• _ACTIVITY_:
Reproduce word for word the part of the case review on intramuscular methotrexate treatment that runs from "Medical case notes" to "local doctor's surgery/home).".

• _DOCUMENT SEGMENT_:
Medical case notes of 31 patients who had started treatment with IM-MTX, identified from our database, were examined. The clinical diagnosis, previous drug treatment, reason for changing to IM-MTX, efficacy, and side effects were noted. In addition, the patients were asked to complete a questionnaire, looking at patient satisfaction and preferred venue for injections (monitoring clinic or local doctor's surgery/home).

Our patient cohort was made up of 24 patients with rheumatoid arthritis, four with seronegative spondyloarthritis, two with systemic lupus erythematosus, and one with undifferentiated connective tissue disease. Most patients had been receiving a previous disease modifying antirheumatic drug (DMARD), including 24 patients taking oral MTX. Reasons for changing to IM-MTX treatment were as follows: side effects in 11 patients, loss of efficacy in 12, and poor oral compliance in eight. The median starting and maintenance doses were 10 mg weekly (range 5–17.5) and 15 mg weekly (range 10–17.5), respectively. During the study, five patients discontinued IM-MTX: two because of side effects, one developed multiple nodulosis, one did not attend for follow up, and one died from an unrelated cause. Median duration of treatment in the remaining 26 patients was 10 months (range 1–20). Significant improvement in disease activity, as measured by erythrocyte sedimentation rate and C reactive protein, was seen after three months (p<0.01), with improvement maintained after nine months (p<0.01) of IM-MTX treatment. Twenty four of the 26 current patients completed the questionnaire. On a satisfaction scale of 1–5, the average rating was 4.2, indicating that patients were either very or extremely satisfied with their IM-MTX treatment. Fourteen patients preferred their injections in the monitoring clinic, five patients preferred their local doctor's surgery, and five patients expressed no preferences. Only three patients stated that weekly clinic visits were inconvenient.

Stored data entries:
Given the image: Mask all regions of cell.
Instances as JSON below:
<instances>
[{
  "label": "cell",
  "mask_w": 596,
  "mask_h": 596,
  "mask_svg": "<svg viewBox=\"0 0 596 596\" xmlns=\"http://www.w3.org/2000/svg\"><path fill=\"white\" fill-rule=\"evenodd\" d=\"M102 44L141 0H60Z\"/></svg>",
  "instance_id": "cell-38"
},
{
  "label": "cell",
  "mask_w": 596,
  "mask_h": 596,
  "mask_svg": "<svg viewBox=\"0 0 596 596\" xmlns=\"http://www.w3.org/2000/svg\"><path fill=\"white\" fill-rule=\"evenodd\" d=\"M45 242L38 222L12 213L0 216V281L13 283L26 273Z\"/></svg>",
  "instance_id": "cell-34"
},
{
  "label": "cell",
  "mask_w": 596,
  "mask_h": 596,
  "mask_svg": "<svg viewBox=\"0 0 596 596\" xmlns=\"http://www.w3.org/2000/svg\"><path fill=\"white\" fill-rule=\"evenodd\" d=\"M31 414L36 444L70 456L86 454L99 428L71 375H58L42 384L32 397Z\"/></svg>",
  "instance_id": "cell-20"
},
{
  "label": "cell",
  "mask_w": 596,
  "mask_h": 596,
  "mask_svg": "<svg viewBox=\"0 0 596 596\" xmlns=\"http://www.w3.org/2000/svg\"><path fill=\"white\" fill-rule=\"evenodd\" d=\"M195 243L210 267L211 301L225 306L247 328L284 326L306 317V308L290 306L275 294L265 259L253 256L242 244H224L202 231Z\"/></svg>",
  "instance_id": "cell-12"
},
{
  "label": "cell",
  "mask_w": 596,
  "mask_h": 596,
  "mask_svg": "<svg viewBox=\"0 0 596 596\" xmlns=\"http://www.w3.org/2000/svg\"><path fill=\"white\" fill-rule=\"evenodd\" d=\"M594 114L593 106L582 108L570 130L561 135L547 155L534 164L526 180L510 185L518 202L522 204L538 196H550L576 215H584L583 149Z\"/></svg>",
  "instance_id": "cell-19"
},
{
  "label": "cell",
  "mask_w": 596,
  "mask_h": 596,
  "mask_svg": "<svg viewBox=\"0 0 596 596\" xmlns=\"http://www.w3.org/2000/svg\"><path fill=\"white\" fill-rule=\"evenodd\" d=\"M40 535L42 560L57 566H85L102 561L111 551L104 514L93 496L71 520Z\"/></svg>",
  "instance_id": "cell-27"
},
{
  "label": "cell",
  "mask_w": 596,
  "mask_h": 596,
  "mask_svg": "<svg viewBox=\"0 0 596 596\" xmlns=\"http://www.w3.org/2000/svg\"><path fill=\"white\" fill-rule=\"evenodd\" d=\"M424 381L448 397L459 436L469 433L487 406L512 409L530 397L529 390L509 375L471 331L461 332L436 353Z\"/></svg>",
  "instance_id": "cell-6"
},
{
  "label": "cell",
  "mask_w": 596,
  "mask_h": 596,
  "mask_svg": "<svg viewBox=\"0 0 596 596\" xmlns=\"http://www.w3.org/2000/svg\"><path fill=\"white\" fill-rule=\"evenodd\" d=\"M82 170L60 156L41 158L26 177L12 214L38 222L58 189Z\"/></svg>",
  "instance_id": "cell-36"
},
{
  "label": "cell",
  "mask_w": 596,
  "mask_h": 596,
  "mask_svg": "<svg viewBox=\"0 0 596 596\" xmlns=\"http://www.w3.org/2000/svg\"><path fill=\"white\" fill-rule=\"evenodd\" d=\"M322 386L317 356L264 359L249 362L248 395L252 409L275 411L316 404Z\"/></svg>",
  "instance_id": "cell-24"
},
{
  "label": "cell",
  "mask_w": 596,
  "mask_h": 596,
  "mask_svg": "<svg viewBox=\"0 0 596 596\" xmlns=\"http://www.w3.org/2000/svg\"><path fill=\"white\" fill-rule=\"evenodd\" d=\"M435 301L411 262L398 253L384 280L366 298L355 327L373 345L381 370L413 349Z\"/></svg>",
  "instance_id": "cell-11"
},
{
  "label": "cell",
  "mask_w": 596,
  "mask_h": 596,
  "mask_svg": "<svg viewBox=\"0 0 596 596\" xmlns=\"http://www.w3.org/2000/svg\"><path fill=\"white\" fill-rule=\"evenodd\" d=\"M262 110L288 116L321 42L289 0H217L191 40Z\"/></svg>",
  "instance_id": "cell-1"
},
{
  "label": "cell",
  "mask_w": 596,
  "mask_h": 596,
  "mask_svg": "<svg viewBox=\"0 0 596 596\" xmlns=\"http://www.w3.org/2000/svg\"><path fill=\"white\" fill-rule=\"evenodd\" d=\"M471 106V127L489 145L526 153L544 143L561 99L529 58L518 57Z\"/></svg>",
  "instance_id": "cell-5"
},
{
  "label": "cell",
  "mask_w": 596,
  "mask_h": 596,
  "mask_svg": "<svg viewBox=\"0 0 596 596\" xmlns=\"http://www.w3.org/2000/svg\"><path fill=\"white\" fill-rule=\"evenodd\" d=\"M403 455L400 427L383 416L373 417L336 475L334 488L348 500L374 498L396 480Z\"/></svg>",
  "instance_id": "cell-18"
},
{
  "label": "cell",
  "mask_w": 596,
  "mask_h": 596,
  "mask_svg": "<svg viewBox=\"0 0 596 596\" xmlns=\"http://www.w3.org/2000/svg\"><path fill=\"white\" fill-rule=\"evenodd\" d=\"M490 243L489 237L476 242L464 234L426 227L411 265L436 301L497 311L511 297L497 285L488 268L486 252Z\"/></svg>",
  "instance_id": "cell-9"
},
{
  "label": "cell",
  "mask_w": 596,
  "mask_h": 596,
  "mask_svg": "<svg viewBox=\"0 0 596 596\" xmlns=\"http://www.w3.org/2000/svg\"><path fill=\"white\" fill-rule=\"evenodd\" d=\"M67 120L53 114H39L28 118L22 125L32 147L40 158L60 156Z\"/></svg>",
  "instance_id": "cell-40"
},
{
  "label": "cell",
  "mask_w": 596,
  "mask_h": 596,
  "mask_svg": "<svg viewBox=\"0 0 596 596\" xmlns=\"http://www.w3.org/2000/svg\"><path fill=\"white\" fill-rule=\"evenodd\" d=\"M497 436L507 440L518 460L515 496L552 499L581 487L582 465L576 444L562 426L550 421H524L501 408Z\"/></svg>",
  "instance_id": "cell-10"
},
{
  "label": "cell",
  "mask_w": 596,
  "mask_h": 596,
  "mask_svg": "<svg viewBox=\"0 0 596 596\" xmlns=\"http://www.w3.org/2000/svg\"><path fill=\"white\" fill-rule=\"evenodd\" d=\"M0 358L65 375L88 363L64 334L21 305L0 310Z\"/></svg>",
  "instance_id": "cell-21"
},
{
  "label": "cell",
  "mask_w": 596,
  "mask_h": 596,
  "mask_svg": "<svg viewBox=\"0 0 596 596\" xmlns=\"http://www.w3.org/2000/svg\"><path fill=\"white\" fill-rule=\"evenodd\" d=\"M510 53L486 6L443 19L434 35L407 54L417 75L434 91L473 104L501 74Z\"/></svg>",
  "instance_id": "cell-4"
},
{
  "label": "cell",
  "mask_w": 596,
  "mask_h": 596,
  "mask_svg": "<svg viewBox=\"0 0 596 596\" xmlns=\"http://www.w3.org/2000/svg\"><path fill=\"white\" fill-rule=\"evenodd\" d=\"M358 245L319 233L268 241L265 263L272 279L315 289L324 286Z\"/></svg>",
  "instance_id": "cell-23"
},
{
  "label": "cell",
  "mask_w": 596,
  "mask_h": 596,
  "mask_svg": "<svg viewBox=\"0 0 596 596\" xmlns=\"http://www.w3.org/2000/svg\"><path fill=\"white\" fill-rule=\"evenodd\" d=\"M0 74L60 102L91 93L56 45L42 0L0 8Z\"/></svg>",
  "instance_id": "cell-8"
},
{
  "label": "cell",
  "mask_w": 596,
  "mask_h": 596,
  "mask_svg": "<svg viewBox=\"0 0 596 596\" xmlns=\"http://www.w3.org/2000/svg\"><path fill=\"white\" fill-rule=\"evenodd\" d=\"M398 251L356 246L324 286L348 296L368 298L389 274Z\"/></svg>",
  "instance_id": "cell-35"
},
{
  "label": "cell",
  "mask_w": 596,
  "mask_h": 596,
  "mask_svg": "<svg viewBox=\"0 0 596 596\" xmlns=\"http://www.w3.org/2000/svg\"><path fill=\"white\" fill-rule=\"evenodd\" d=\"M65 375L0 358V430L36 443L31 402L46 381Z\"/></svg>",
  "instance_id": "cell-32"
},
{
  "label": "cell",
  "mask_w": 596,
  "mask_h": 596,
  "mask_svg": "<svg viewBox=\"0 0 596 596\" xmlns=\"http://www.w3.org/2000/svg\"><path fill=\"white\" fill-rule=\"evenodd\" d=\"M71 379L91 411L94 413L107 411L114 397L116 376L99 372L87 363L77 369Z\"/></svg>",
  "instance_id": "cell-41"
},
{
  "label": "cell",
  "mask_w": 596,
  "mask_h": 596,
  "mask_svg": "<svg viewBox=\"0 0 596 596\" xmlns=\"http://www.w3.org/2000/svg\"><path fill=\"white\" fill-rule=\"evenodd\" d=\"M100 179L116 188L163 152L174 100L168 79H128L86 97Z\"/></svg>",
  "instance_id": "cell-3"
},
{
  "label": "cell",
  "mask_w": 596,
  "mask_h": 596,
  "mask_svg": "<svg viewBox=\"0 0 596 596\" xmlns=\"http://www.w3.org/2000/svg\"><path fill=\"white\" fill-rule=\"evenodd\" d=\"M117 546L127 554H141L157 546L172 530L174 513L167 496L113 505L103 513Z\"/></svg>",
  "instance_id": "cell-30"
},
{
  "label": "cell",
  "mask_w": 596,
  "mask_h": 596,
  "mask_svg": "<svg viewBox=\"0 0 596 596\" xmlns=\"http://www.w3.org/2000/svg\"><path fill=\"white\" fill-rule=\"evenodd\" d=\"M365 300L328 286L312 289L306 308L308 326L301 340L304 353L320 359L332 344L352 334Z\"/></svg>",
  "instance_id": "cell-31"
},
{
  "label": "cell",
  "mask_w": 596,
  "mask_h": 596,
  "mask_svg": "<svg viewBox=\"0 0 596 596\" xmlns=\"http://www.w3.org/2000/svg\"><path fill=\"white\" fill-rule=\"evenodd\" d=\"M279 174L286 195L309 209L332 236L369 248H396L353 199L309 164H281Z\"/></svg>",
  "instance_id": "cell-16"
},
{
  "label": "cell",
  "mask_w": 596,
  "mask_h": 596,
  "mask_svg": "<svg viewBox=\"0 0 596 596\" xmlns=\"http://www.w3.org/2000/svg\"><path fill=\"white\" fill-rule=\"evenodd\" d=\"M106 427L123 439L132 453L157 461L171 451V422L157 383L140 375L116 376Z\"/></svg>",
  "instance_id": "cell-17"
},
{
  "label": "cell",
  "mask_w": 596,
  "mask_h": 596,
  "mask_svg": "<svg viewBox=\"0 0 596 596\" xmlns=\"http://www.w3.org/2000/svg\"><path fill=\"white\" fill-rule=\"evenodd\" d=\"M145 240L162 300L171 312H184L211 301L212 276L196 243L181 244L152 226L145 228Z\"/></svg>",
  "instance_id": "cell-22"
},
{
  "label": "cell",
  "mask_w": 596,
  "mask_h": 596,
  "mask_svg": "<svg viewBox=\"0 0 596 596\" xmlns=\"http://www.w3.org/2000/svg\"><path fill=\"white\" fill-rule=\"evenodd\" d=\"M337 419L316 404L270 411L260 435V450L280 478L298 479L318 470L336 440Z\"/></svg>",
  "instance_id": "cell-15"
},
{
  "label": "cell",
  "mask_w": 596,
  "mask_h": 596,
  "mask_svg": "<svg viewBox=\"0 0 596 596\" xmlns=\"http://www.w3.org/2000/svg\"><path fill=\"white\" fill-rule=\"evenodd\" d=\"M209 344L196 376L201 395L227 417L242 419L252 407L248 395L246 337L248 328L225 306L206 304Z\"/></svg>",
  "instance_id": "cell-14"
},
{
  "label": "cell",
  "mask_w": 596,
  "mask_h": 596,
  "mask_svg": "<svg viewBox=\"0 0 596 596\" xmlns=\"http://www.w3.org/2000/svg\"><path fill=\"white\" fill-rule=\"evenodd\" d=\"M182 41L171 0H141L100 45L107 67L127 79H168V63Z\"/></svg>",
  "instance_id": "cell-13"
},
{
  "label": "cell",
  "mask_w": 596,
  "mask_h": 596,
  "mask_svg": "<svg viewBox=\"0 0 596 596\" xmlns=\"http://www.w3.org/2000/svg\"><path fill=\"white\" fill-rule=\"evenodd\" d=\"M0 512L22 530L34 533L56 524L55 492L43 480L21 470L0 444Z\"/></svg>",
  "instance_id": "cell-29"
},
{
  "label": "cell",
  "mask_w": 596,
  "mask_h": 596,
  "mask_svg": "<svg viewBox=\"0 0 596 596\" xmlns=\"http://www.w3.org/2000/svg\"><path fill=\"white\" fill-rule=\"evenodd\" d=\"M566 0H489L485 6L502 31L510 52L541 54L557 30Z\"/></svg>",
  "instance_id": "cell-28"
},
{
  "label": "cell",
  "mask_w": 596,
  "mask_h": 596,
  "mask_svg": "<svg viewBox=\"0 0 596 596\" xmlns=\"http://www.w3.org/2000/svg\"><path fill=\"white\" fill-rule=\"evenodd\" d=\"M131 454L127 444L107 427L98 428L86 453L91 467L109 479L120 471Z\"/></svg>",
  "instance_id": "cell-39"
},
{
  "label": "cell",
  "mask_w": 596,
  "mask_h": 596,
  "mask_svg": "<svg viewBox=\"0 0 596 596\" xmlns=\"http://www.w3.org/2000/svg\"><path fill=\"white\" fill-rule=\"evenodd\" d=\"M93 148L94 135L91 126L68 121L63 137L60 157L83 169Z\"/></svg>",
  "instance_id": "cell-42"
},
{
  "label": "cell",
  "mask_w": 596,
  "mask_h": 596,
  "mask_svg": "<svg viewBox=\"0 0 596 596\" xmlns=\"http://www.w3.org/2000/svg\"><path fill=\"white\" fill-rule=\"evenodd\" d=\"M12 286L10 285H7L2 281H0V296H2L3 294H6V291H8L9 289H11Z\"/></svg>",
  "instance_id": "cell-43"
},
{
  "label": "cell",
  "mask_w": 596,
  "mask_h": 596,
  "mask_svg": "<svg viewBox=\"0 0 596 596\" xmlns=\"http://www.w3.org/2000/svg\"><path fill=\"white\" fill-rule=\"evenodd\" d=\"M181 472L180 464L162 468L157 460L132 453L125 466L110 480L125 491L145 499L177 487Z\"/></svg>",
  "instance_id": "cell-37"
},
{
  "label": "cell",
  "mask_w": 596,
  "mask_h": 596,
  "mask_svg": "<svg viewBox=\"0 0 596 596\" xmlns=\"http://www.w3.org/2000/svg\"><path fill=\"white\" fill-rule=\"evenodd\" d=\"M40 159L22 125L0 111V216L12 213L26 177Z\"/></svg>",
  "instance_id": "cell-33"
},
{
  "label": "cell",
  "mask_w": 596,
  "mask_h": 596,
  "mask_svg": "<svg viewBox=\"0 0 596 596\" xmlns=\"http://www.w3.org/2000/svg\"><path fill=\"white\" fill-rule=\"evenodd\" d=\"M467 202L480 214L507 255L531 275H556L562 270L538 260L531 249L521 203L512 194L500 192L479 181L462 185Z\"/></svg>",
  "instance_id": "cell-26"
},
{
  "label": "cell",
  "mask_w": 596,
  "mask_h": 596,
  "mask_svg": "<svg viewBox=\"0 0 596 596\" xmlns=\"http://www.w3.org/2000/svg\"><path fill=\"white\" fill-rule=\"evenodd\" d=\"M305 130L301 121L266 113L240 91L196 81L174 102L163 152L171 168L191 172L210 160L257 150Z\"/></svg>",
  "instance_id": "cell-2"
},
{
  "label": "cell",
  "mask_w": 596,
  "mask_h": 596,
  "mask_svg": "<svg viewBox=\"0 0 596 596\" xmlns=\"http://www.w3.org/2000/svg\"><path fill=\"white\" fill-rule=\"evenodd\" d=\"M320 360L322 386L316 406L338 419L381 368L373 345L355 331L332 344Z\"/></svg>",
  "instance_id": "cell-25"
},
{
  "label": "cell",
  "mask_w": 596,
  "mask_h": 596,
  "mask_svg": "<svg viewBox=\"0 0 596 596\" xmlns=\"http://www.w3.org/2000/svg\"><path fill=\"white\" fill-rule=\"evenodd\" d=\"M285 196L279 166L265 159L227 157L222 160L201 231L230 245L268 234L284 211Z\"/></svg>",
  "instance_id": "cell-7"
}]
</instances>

• _OUTPUT FOR THIS EXERCISE_:
Medical case notes of 31 patients who had started treatment with IM-MTX, identified from our database, were examined. The clinical diagnosis, previous drug treatment, reason for changing to IM-MTX, efficacy, and side effects were noted. In addition, the patients were asked to complete a questionnaire, looking at patient satisfaction and preferred venue for injections (monitoring clinic or local doctor's surgery/home).